Given task 1:
Convert the listing that follows the text into a JSON list of strings, one string per line, with blank lines dropped and the pictures left out.

Extract:
** Start **
You know, I look around the world today, and I see a whole lot of grumbling and complaining; a lot of unhappy people living unhappy lives. And even those of us who live relatively comfortable lives still tend to do a lot of complaining. We are just never satisfied with the way things are going, and it seems like someone is always out to get us. But what if we started be more intentional about being grateful for everything in our lives that is right? What if we started praying for all the people and the situations that are always bugging us? What if we went to all those places that are causing us so much trouble and started working there to make things better? I think pretty amazing things would happen, don’t you? Of course, of course, the easy thing to do, always, is to sit around and complain about how terrible the world is. But, unquestionably, the better thing to do is to go to work making the world a better place. And I think we need to understand that this was always God’s intention, God’s plan for us, that we would go to work making the world a better place—whether that is by praying for our enemies when we are exiles in a “foreign land,” or working for the welfare of a city or a community that may not even be our “own.” Christ tell us we are to “go into all the world.” This has been God’s plan for us all along, and it is an amazing plan of love, and grace, and justice, and happiness, and most especially—life!
** End **
Provided entries:
** Start **
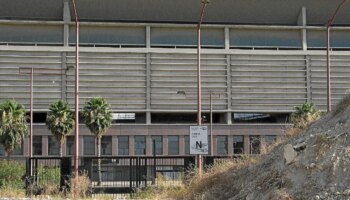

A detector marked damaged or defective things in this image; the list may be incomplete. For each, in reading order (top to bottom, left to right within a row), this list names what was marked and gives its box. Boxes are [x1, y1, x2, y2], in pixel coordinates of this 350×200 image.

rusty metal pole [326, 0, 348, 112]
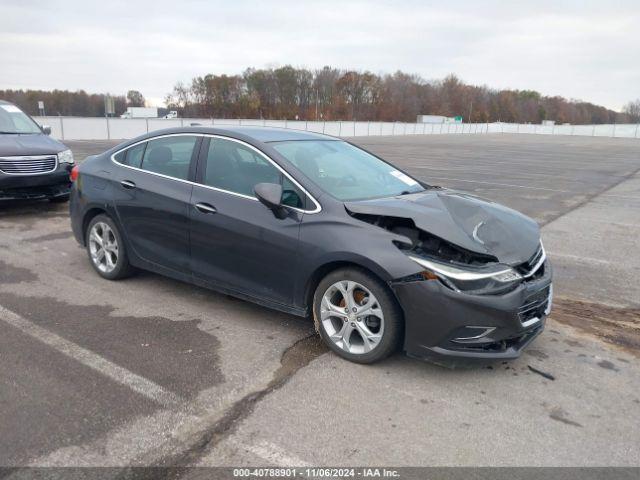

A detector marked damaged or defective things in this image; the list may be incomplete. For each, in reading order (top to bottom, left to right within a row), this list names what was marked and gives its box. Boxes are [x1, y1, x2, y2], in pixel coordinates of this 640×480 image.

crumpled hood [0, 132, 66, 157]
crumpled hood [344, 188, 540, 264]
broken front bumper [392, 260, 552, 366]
** End **
Given task 2:
Do these statements agree with the passage on gratitude and complaining? Answer yes or no for each and quote the deciding words. (a) The speaker calls complaining about the world the easy thing to do. (b) The speaker says only people living uncomfortable lives complain. (c) The speaker treats praying for enemies as something outside God's plan.

Task response 1:
[
  "A detector marked damaged or defective things in this image; the list may be incomplete. For each, in reading order (top to bottom, left to right within a row), this list names what was marked and gives its box. Boxes are [x1, y1, x2, y2], in pixel coordinates of this 350×200 image.",
  "rusty metal pole [326, 0, 348, 112]",
  "A detector marked damaged or defective things in this image; the list may be incomplete. For each, in reading order (top to bottom, left to right within a row), this list names what was marked and gives its box. Boxes are [x1, y1, x2, y2], in pixel coordinates of this 640×480 image.",
  "crumpled hood [0, 132, 66, 157]",
  "crumpled hood [344, 188, 540, 264]",
  "broken front bumper [392, 260, 552, 366]"
]

Task response 2:
(a) Yes: "the easy thing to do, always, is to sit around and complain about how terrible the world is."
(b) No: "even those of us who live relatively comfortable lives still tend to do a lot of complaining."
(c) No: "this was always God’s intention, God’s plan for us, that we would go to work making the world a better place—whether that is by praying for our enemies"